I also imagine there must be a veterinarian in Fort William who's working on prosthetic limb extensions for wild haggis, to give them a fighting chance. So do all haggis travel around the hillside clockwise or anti-clockwise, or is it like right-handed and left-handed humans, with some of each?

Regarding the OP's question about dodgy places in Scotland, are there any Glasgow neighborhoods she/we might want to avoid, or some to make a point of seeing? Cheers!

Posted by
1341 posts

Hi Cyn. In the wild the haggis is omnivorous. Plants, animals, car keys, all form part of its natural diet. I believe one of the sexes is clockwise, the other anti-clockwise, though scientists are not sure which is which.

As per Glasgow, there is a thread about if the Dear Green Place is worth visiting. Apart from saying yes, again, there is little to add. Glasgow is not going to win a beauty contest, in Scotland for the cities that is going to be taken by Stirling, Perth and Edinburgh. But it is a good looking city. Very much a working city with all the good and bad that implies.

There are areas to avoid, but as tourists you are unlikely to go there and the best advice is to ask at the hotel if concerned.

Posted by
5668 posts

Hi momster, If you want to encounter serial killers and crime, read Ian Rankin's books and then avoid those sites. :) Seriously, I've traveled as a single woman in Scotland and never felt unsafe.

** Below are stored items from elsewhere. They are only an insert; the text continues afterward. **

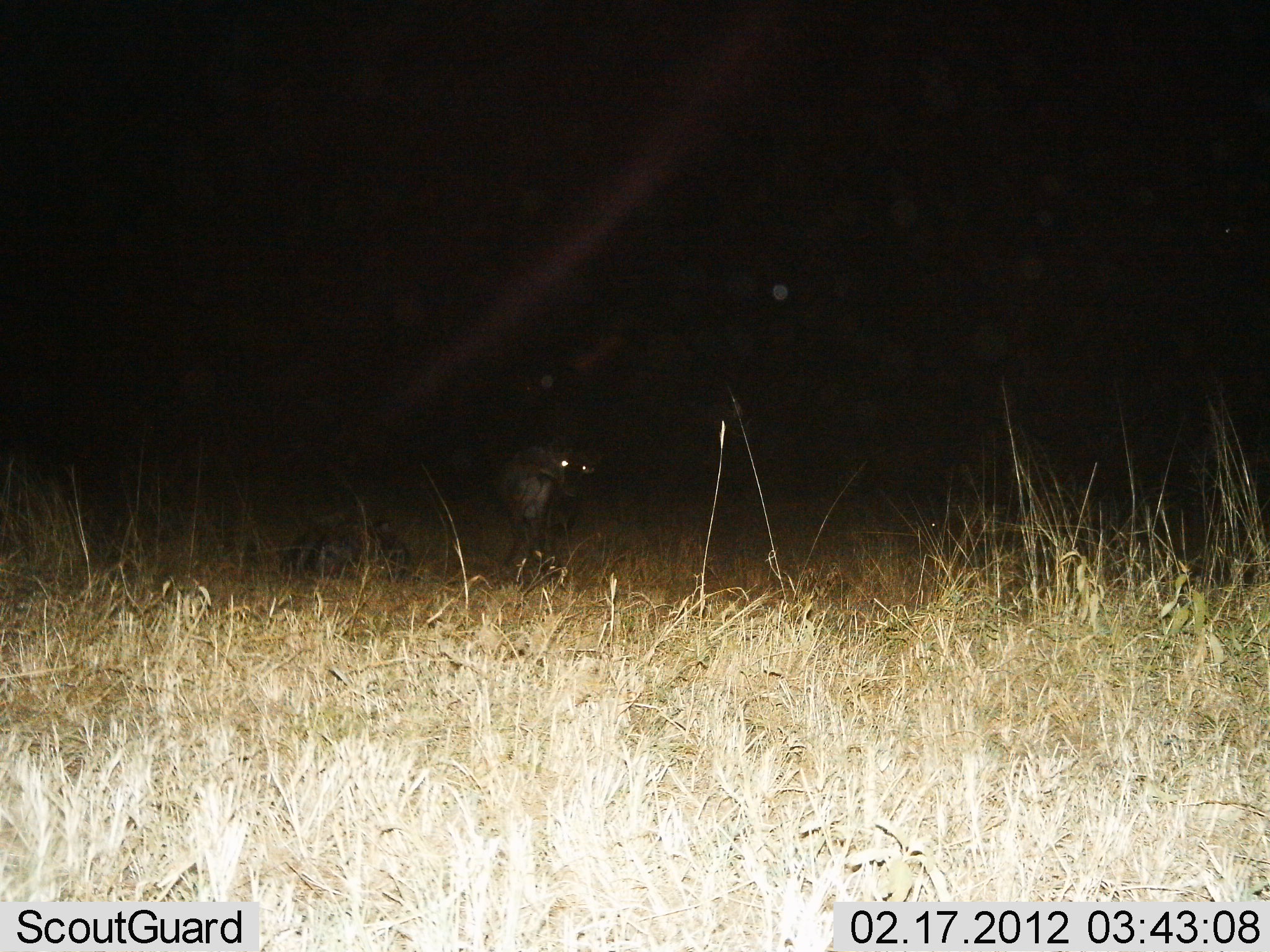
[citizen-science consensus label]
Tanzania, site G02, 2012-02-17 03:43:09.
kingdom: Animalia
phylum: Chordata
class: Mammalia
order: Carnivora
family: Hyaenidae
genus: Crocuta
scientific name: Crocuta crocuta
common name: spotted hyena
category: hyenaspotted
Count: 1.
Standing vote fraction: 100%.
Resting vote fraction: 33%.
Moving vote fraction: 0%.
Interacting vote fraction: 0%.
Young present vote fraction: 0%.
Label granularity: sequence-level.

Orkney is truly a wonderful place to visit. Have you found the Orkneyjar website? Since you're interested in literature look up George Mackay Brown and ready some of his novels before you go. Also, check out Dorothy Dunnett's The King Herafter which is about MacBeth and the North.

On Orkney, do try to get over to Hoy. It's very different from the Mainland. I enjoyed getting over to Shapinsay and seeing Balfour Castle and the gardens. I loved seeing the Eagles Tomb, and St. Margaret's Hope had special meaning for me as my Great Grandfather was the postman there. The Hoxa Tapestries are worth a visit. Of course you need to see Scara Brae, the Ring of Brogdar, The Stones of Stenness and so on. They are special. On Hoy, you can walk or see the Martello Towers from Napoleanic times. Get a feeling for the history. Orkney was not part of Scotland until after 1400, but rather was part of Norway. There is a lot of Viking history.

There are some wonderful Scottish writers. Of course, you know Robert Louis Stevenson, but did you know that James Barrie of Peter Pan was Scottish and you can visit his birthplace in Kirriemuir. One of my favorite contemporary Scottish writers is Andrew Grieg. Check out his book The Return of John McNab. It's a great read. I also like Iain Banks and his book, Raw Spirit: The Search for the Perfect Dram, is much more than a quest for a good whisky. If you haven't ready Ian Rankin's books then get started. :)

As for music there are lots of pubs, but you might want to check out the gig guide once it's closer to your travel date to see what is playing. When you are in Inverness check out Hootananny. In Dunkeld in Perth go to The Taybank and in Edinburgh check out Sandy Bells. Of course, there are more places and there are festivals other opportunities for musk.

And then for faeries...Fairy Glen on the Black Isle and maybe you can find more possibilities from this site.

BTW don't miss the wonderful website Undiscovered Scotland. It's terrific.